# A mass and vertical spring

## Homework Statement

A 0,824kg mass attached to a vertical spring of a force constant 162N/m oscillates with a maximum speed of 0,372 m/s. Calculate the maximum acceleration of the mass.

## The Attempt at a Solution

amax=vmax*$$\omega$$

$$\omega$$=$$\sqrt{\frac{k}{m}}$$

Is that correct?

Doc Al
Mentor
Yes, that will work.

I am a bit confused on how to calculate the acceleration of the mass. Are the accelerations at the bottom and the top the same or different? at eq we have kx=mg. when you displace the mass downward and release, ma=kx-mg. when the mass reaches the top, kx+mg=ma. since x is the same in both cases, the two a's need to be different. what is the flaw in my line of thinking?

Doc Al
Mentor
I am a bit confused on how to calculate the acceleration of the mass. Are the accelerations at the bottom and the top the same or different? at eq we have kx=mg. when you displace the mass downward and release, ma=kx-mg. when the mass reaches the top, kx+mg=ma. since x is the same in both cases, the two a's need to be different. what is the flaw in my line of thinking?
Realize that the mass oscillates about the equilibrium point, where kx0 = mg.

At the lowest point, the net force is: k(x0 + A) - mg = kA (upward)
At the highest point, the net force is: k(x0 - A) - mg = -kA (downward)

Realize that the mass oscillates about the equilibrium point, where kx0 = mg.

At the lowest point, the net force is: k(x0 + A) - mg = kA (upward)
At the highest point, the net force is: k(x0 - A) - mg = -kA (downward)

i still dont understand. can u please explain further?

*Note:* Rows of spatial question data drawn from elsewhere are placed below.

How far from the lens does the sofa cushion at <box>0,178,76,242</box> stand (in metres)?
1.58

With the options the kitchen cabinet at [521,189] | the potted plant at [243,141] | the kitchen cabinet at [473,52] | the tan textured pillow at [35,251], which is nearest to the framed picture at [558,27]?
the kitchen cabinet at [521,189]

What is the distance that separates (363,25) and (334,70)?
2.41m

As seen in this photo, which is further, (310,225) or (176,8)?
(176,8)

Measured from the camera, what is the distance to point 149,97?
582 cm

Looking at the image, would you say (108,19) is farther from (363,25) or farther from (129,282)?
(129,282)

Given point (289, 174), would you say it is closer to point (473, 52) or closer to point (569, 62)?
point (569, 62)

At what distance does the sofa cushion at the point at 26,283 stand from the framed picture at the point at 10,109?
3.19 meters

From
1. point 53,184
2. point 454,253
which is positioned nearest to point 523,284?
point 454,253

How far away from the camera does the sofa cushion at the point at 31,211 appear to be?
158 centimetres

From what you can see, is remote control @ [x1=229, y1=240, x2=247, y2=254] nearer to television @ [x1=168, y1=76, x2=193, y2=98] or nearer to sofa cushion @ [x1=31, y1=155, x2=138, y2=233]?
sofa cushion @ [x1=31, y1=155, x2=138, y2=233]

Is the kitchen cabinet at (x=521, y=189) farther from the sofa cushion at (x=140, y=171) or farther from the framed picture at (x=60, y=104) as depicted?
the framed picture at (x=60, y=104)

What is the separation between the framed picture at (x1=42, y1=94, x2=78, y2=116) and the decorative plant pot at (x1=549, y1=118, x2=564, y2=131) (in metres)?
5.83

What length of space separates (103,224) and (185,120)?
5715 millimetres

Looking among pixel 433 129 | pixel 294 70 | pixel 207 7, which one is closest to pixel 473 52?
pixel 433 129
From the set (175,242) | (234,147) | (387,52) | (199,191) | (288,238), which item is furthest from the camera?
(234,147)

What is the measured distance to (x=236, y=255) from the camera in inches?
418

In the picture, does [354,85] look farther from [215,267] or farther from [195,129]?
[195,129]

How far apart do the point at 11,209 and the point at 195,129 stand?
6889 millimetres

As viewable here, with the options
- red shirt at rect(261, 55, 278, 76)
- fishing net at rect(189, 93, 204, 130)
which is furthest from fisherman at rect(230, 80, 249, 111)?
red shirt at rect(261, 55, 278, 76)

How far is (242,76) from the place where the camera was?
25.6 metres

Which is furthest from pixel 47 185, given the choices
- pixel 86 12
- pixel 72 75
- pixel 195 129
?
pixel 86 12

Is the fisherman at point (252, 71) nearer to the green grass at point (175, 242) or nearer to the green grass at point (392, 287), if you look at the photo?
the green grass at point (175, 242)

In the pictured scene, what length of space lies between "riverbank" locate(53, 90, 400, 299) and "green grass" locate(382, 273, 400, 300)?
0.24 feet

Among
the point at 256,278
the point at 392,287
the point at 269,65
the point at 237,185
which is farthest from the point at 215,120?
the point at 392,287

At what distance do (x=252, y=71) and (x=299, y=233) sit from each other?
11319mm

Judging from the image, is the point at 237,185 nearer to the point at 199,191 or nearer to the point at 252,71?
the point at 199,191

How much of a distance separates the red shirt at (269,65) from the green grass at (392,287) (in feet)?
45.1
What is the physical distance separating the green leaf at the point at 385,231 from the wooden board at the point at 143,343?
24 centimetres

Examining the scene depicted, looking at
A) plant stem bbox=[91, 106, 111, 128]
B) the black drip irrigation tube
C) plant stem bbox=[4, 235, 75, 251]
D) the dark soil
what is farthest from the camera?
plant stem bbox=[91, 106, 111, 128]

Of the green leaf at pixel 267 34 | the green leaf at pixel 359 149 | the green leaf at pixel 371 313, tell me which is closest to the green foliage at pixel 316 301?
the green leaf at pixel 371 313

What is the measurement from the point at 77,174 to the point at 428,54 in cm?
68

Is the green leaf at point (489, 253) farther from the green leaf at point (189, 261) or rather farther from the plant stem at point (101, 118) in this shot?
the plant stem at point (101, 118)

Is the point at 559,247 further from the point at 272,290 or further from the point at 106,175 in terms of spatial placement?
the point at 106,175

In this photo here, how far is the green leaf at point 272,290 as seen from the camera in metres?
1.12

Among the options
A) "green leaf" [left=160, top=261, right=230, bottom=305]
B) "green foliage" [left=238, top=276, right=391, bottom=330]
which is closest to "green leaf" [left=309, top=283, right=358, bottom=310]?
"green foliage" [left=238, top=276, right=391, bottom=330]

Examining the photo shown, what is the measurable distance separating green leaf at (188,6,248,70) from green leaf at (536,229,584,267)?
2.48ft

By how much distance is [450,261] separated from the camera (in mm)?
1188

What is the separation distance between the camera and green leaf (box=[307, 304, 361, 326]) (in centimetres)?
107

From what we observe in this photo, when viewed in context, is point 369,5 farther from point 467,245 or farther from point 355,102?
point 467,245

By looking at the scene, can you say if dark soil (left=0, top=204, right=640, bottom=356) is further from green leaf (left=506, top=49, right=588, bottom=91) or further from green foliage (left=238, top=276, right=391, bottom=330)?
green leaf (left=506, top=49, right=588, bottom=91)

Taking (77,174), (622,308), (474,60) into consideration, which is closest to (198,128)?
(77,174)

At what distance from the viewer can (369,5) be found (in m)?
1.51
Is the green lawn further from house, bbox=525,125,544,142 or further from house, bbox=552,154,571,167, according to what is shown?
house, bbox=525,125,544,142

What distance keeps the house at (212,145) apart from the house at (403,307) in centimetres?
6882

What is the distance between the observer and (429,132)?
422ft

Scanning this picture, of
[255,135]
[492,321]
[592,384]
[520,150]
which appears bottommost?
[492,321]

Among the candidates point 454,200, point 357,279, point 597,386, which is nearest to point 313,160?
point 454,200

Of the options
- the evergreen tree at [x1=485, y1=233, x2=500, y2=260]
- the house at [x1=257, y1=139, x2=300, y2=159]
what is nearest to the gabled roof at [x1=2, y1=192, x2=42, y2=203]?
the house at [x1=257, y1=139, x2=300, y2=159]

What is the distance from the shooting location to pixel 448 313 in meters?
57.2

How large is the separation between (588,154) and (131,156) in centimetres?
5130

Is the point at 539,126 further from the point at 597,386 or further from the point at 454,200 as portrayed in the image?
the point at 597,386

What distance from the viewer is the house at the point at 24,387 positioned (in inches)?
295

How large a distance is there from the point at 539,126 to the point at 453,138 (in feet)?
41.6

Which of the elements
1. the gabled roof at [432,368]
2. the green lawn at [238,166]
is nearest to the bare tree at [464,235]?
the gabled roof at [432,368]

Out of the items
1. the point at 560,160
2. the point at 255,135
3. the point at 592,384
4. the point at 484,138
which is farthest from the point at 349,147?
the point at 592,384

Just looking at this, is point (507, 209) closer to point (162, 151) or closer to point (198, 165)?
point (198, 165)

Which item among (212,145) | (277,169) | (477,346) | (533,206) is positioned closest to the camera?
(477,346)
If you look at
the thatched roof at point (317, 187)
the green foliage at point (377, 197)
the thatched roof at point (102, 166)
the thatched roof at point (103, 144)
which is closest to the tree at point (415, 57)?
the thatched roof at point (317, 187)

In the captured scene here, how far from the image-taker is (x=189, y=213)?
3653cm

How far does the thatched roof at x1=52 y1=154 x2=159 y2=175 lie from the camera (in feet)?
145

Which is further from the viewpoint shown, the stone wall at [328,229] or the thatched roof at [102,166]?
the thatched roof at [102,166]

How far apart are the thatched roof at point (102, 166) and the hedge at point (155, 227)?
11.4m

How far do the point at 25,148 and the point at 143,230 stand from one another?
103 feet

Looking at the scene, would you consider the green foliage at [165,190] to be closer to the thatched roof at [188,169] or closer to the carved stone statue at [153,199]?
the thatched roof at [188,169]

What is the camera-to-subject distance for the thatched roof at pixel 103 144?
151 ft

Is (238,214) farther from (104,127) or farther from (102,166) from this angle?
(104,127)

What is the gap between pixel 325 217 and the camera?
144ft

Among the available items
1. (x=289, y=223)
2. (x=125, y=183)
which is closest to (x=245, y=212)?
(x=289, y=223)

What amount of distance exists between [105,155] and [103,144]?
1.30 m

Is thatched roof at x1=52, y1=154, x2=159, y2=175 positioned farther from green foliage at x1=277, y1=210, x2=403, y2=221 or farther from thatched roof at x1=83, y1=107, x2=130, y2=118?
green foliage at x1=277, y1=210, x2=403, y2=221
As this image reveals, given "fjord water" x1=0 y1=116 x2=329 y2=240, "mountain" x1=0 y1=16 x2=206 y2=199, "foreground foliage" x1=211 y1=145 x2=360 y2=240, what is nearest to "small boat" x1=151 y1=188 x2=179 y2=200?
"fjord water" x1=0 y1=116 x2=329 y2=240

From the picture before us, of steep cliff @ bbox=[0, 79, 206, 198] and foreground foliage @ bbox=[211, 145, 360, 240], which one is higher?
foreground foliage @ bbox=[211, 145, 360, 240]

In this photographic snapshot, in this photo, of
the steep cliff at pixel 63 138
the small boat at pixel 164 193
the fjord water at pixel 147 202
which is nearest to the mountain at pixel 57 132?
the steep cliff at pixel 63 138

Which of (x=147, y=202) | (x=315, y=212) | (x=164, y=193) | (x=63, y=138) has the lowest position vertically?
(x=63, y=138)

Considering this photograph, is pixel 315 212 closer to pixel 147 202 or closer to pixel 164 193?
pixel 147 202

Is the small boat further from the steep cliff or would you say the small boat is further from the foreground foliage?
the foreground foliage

so this means that the force due to the spring at the top and the bottom are different? while if the system was horizontal, it'd be the same at both extremes?

Doc Al
Mentor
so this means that the force due to the spring at the top and the bottom are different?
Right.
while if the system was horizontal, it'd be the same at both extremes?
If the system was horizontal, the equilibrium point would be at the unstretched position, x = 0. Thus at one extreme the spring force would be kA and at the other it would be -kA.